A committee formed to investigate how to curb sexual violence in India following the fatal gang rape of a 23-year-old woman has recommended education about same-sex relationships and respect for LGBT identifying people.

The Justice J S Verma Committee, lead by former Chief Justice J S Verma, published a 631 page report on Wednesday after 29 days of research and writing. The panel of three heard 80,000 suggestions and anecdotes from members of the public while carrying out their investigation.

The Committee was created after several high-profile cases of rape against women, but broadened its scope to encompass all kinds of sexual violence, as well as the difficulty of reporting such crimes to the police.

Their decision to include recommendations to protect LGBT people was praised by activists in India and abroad.

The report declares that all sexual identities are deserving of protection: “If human rights of freedom mean anything, India cannot deny the citizens the right to be different. The state must not use oppressive and repressive labelling of despised sexuality. Thus, the right to sexual orientation is a human right guaranteed by the fundamental principles of equality.”

“We must add that transgender communities are also entitled to an affirmation of gender autonomy. Our cultural prejudices must yield to Constitutional principles of equality, empathy and respect.”

The report continues to say that LGBT identities are part of “human reality”.

It says, “In view of the lack of scientific understanding of the different variations of orientation, even advanced societies have had to first declassify ‘homosexuality’ from being a mental disorder and now it is understood as a triangular development and neurological underpinning owing to genetic reasons.”

Among a slew of recommendations the committee said that children should receive a thorough sexual education, including education about same-sex relationships.

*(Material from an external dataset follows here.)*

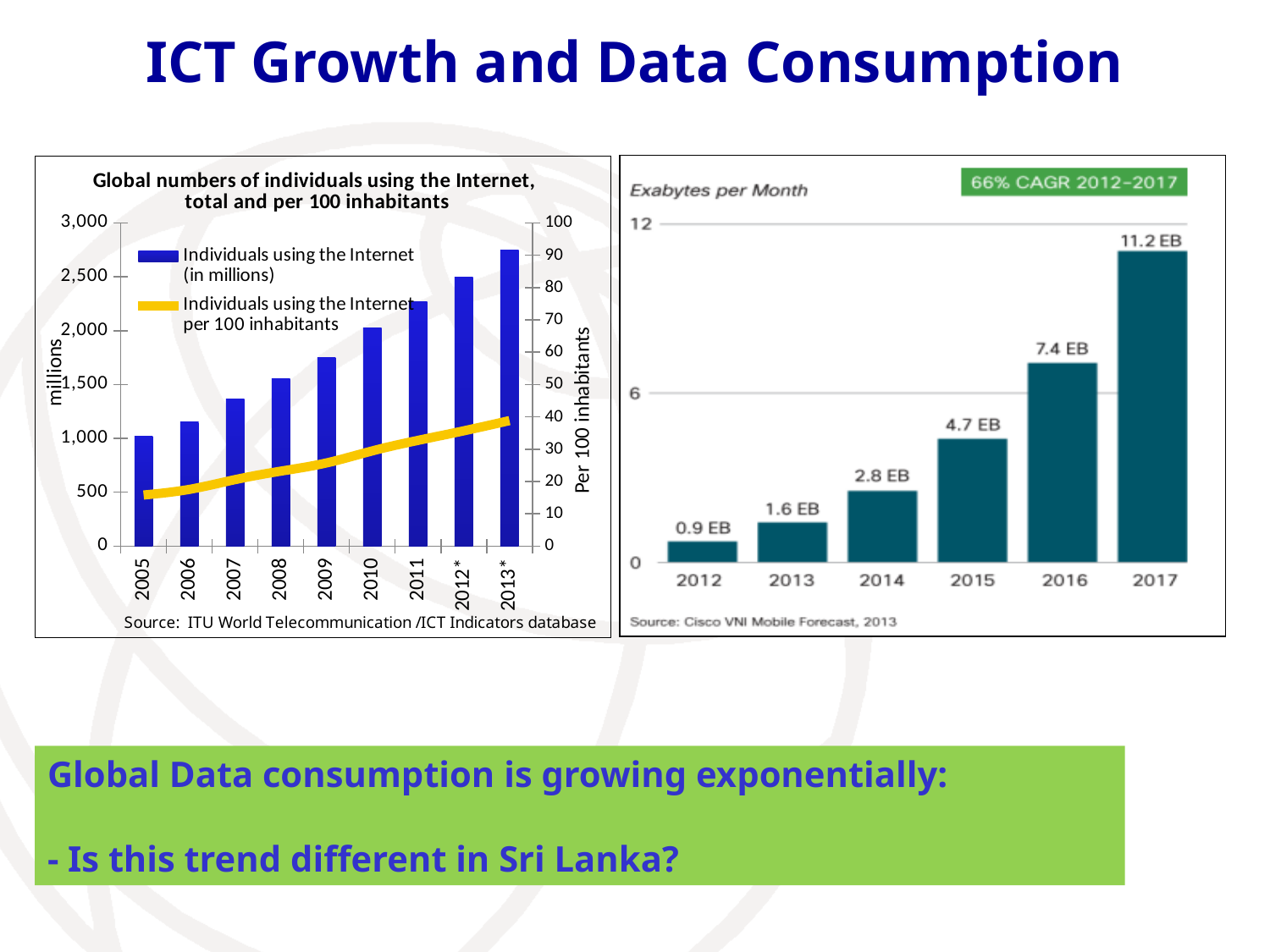
In the Exabytes per Month chart, which year has the lowest value? 2012 In the chart on the left, is the number of individuals using the Internet (in millions) for 2013* greater or less than 2,500? greater In the Exabytes per Month chart, which year has the highest value? 2017 In the chart on the left, how many series does the legend list? 2 What CAGR is stated in the green label on the Exabytes per Month chart? 66% CAGR 2012-2017 In the Exabytes per Month chart, do the values rise or fall from 2012 to 2017? rise In the Exabytes per Month chart, how many years are shown on the x axis? 6 In the chart on the left, is the number of individuals using the Internet (in millions) for 2007 greater or less than 1,500? less In the Exabytes per Month chart, what is the value for 2017? 11.2 EB In the Exabytes per Month chart, what is the difference between the 2016 and 2015 values? 2.7 EB In the Exabytes per Month chart, what is the value for 2014? 2.8 EB In the chart on the left, how many years are shown on the x axis? 9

“Sexuality can be diverse…. Children need to be able to access informed, non-prejudiced sources on sexuality. Challenging the perception of sexuality as being purely heterosexual is an ongoing agenda for lesbian, gay, bisexual and transgender (LGBT) activism…. Collaborating or networking with LGBT activists is a beginning to understanding different sexuality experiences,” says the report.

The panel recommended the use of theatrical workshops and audio-visual entertainments to challenge children’s perceptions of gender and sexuality norms.

As well as declaring support for LGBT education the panel made a broad range of recommendations to curb sexual violence, including a crackdown on human trafficking, action against domestic violence and marital rape, abolition of the “two finger” rape test, and depoliticisation of the police force.

Critics have cautioned that the Indian Government and police force may be slow to enact the recommendations, but the Committee remains optimistic.

“This is a chance for a psychological transformation of society,” said Committee member Gopal Subramaniam.